Un’ipotesi interessante è che la leggenda della maledizione possa essere stata messa in giro proprio da Howard Carter, allo scopo di tenere lontani ladri e curiosi. Ciò potrebbe anche spiegare perché scelse un venerdì 17 per aprire la camera contenete il sarcofago. Ma potrebbero esserci anche altri motivi. Ad esempio, egli stesso raccontò che non appena il Times pubblicò il primo servizio sulla scoperta, nessuna potenza al mondo è stata più in grado di sottrarsi alla pubblicità che si era abbattuta sul team, rendendo la situazione imbarazzante: dopo una prima ondata di telegrammi giunti da ogni parte del mondo fu la volta delle lettere e dei giornalisti calati nella Valle in gran numero. Carter prosegue raccontando che se non si fosse preso qualche provvedimento, il team avrebbe trascorso l’intera stagione a fare da cicerone senza riuscire a svolgere la minima attività: i guai nascevano quando si trattava di persone alle quali, per un motivo o per un altro, si doveva per forza mostrare la tomba, rendendo praticamente fermo il lavoro di ricerca. Carter fece quindi riempire nuovamente l’ingresso della tomba per qualche giorno e così il flusso dei visitatori diminuì. Non è peregrina quindi l’ipotesi che per scoraggiare nuovi seccatori abbia pensato di ricorrere anche alla leggenda della maledizione. Ciò trova conferma nelle rivelazioni di Richard Adamson, uno degli addetti alla sicurezza della tomba, che passò molte notti nel sepolcro: durante un programma televisivo della rete americana NBC andato in onda nel 1980, Adamson, che da 57 anni eludeva la morte, spiegò che avevano fatto in modo che la storia della maledizione circolasse perché li aiutava a ridurre i rischi di furti durante la notte. Adamson dormì per sette anni vicino al sarcofago dorato e alla mummia. Beh…
Una trovata pubblicitaria
Il mistero della maledizione è un mistero che semplicemente non c’è. Si tratta, in conclusione, di una grande trovata pubblicitaria. Il 9 gennaio 1923, per 5000 sterline e il 75% dei proventi sulle vendite mondiali degli articoli, Carter e Carnarvon avevano ceduto i diritti esclusivi sulla divulgazione della loro scoperta al Times di Londra, tagliando fuori tutti gli altri mezzi di informazione. Questo portò ad una situazione paradossale in cui i giornali erano costretti a riportare notizie solo di seconda mano; e lo stesso governo egiziano poteva seguire l’evoluzione dei lavori solo attraverso quotidiani stranieri. Iniziò una campagna denigratoria nei confronti della scoperta. La leggenda nacque con la morte del canarino di Carter, mangiato dal cobra. Rivestire questo episodio di un significato simbolico e nefasto fu la cosa più semplice del mondo per Arthur Weigall che, forse imbeccato da Carter stesso, riportò la notizia sul Daily Mail, di cui era corrispondente. E quando Carnarvon morì, i giornali non aspettavano altro: titoli sensazionalistici esplosero ovunque. Anche Arthur Conan Doyle, scrittore di storie fantastiche ed inventore del personaggio di Sherlock Holmes, accanito sostenitore dello spiritismo, in una intervista al Times, riferì che la scomparsa del conte era da attribuirsi ad una maledizione o a qualche spirito protettivo invocato dagli antichi sacerdoti egizi.

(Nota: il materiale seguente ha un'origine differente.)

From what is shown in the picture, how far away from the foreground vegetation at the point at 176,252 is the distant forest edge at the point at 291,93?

Fatto sta che la leggenda ha ispirato nel tempo numerosi libri e film, come “La mummia” del 1932 con Boris Karloff, e i successivi remake più recenti. Molti autori del mistero hanno fatto soldi a palate, scrivendo di qualcosa che non esiste e molte volte narrando fatti mai avvenuti e inventati di sana pianta. Ciò che invece è autentica è l’enorme notorietà raggiunta da un giovane vissuto migliaia di anni fa, ottenendo così quello che gli antichi egizi bramavano: l’immortalità.
Foto del sigillo intatto della tomba di Tutankhamon.